Marathon Match - Solution Description
- 1.** Introduction**
- ●● Handle: nofto
- 2.** Solution Development**
After the first round, in which I finished 7th, I was sure I cannot beat wleite's winning solution using my previous approach. Having some experience with wleite's code from the Lung Cancer Round 2, it was natural to start with his solution also in this match. My idea was to improve it. Sadly, almost nothing I tried was beneficial. Here is the list of things which did not work (i. e., did not show improvement in the provisional score)
- ●● Changing the returned shapes from convex hulls to non-convex
- ●● Adding non-convex shapes to the convex hulls (that is, doubling the number of shapes which are processed in the second training phase)
- ●● Training on multiple cities, that is, trying to build a single model for all cities.
- ●● Adding new shape features (ratio of original area and convex hull area, distance from the image border, number of detected shapes in the current image, ratio of original perimeter and convex hull perimeter)
- ●● Adding new "global" pixel features (the original methods rectStatFeatures() and text() applied to the entire image frame)
- 3.** Final Approach**
I will describe only the differences between the original wleite's and my solution. All these are only minor changes (or changes implied by the difference in data format between both rounds).
- ●● In the first round, there were 2 kinds of images, denoted by 3band and 8band. The problem statement says that in the second round, RGB-PanSharpen corresponds to 3band and MUL corresponds to 8band. However, I found out that better score is obtained when MUL is replaced with MUL-PanSharpen (around 10% gain). Since the resolution of MUL-PanSharpen images is the same as the resolution of RGB-PanSharpen (which was not the case for 8band and 3band images), it is necessary to adjust lines 28-29 in BuildingFeatureExtractor.java and lines 151-152 in PolygonFeatureExtractor.java.
- ●● The original solution uses entropy as impurity function for splitting nodes in random forest. I replaced it with sqrt(x*(1-x)) – it should be computationally less intensive and in the past I got better results in several problems with this function when compared to entropy and/or Gini impurity. In this problem, the results were only slightly better with my function (1% gain), and I only compared it on one city.
- ●● The original solution uses 60% of data for the first phase of the training, 30% for the second phase of the training and 10% for offline testing. There is no sense to leave any data for offline testing in the final tests, so my split is 65/35/0 instead of 60/30/10.

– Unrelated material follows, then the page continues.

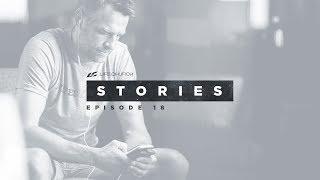 Life.Church Stories - Episode 18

- ●● I believe there is a small bug on line 89 of the original Util.java (line 92 of my version) – there should be "buildingsPolyBorder2" instead of "buildingsPolyBorder".
- ●● I change the code so that it fulfils the requirements for final testing.
- 4.** Open Source Resources, Frameworks and Libraries**
My solution does not use any library or open source resource different from the one used by wleite in the first round. The jar files located in the "lib" directory are probably needed only to work with TIFF format, and I do not know its origin – I downloaded it as a part of the first-round winning solution.
- 5.** Potential Algorithm Improvements**
I have no clear idea how the approach may be improved. I tried several things (mentioned above) which did not help.
- 6.** Algorithm Limitations**
The results are good only if you test on the model which was trained on the same city. If you will detect buildings on a new city without training data, only with one of the four city models, the results will be poor.
- 7.** Deployment Guide**
Follow the guide from the wleite's solution of the first match. I did not add any new source files, I only changed some of the original files.
8.** Final Verification**
1. Create directory structure as in the zip file in https://www.dropbox.com/s/iov4wsgmutxt7ko/nofto-docker.zip?dl=1
2. Execute "BuildingDetectorTrainer <directory>", which will produce a serialized random forest files named "rfBuilding.dat", "rfBorder.dat" and "rfDist.dat" in the corresponding models/city<n> directory.
3. Execute "PolygonMatcherTrainer <directory>", which will produce a serialized random forest file named "rfPolyMatch.dat" in the corresponding models/city<n> directory.
4. Execute "BuildingDetectorTester <directory> <output file>", which will produce the expected CSV file.